Under the plan, the trade unions have agreed changes that will mean some State-employed staff will transfer to private companies, though their working conditions will be guaranteed.

Mr Paddy Keating of the Irish Congress of Trades Unions acknowledged that some union members are opposed to private-sector involvement, but he said many of them were not aware of the new agreement.

The involvement of the unions was crucial, he said. "It is extremely important that this has come about through the social partnership model. The UK terrified many. Services were cut, prices were reduced."

The unions had also secured an agreement that alternative roads would be available for those who did not want to pay motorway tolls, he claimed at the press conference to launch the framework.

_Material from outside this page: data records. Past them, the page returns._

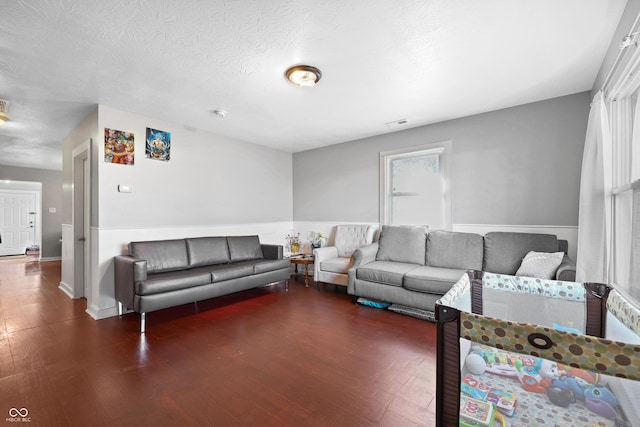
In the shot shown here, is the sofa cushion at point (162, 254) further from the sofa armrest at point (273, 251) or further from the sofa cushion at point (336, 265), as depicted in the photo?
the sofa cushion at point (336, 265)

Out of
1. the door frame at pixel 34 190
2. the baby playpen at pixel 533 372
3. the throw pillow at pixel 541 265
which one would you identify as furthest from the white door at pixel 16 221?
the throw pillow at pixel 541 265

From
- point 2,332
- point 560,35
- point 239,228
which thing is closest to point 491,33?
point 560,35

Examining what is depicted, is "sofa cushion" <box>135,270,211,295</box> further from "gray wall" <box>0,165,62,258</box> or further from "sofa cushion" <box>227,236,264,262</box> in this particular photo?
"gray wall" <box>0,165,62,258</box>

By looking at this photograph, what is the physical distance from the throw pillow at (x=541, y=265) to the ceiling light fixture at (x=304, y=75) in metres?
2.63

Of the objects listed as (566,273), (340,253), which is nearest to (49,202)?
(340,253)

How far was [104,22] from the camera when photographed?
1.85 meters

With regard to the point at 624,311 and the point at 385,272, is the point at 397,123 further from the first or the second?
the point at 624,311

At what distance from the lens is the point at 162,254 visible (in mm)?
3473

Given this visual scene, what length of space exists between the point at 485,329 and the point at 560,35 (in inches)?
92.5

The agreement is not "ideological", all the parties said. Private companies will be encouraged to become involved in areas if they can do particular jobs more quickly and cheaply, Mr McCreevy said.

However, he warned that companies must not expect soft deals: "Some people wanted to have their cake and eat it. If you take the risk, you are entitled to the profits. Not otherwise," he warned.

The lessons from the United Kingdom have been well learned, all sides said. There, the Thatcher government pursued private involvement as a matter of principle, and not of efficiency.

Ireland's progress on the issue has impressed international observers, said Mr Peter Brennan of the Irish Business and Economic Confederation: "This was a blank sheet four years ago. Now we are well advanced."

Public-private partnerships, said Mr McCreevy, could help to provide the infrastructure that Ireland badly needed to sustain employment and the economy over coming years.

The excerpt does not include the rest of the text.